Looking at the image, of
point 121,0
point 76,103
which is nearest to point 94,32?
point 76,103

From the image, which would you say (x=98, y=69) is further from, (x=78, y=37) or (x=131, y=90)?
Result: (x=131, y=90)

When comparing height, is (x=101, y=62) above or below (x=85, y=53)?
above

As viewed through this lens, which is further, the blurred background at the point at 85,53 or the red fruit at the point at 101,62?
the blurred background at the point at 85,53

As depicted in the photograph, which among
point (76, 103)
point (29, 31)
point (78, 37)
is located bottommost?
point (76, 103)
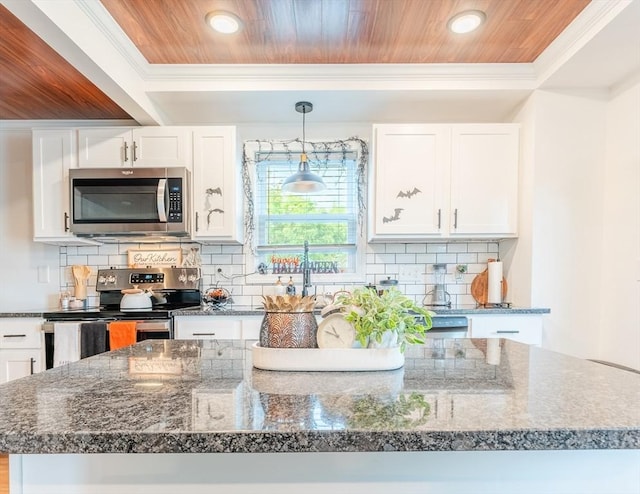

• [Work to be completed]
Copy out all of the lines above word for word, leaving out the picture.

• [The response]
Looking at the image, of
point 121,0
point 76,103
which is nearest to point 94,32?
point 76,103

From the image, which would you say (x=98, y=69) is further from, (x=78, y=37) or (x=131, y=90)?
Result: (x=131, y=90)

When comparing height, is (x=101, y=62) above or below (x=85, y=53)?
above

As viewed through this lens, which is further, the blurred background at the point at 85,53 or the red fruit at the point at 101,62?
the blurred background at the point at 85,53

As depicted in the photograph, which among
point (76, 103)
point (29, 31)
point (78, 37)
is located bottommost?
point (76, 103)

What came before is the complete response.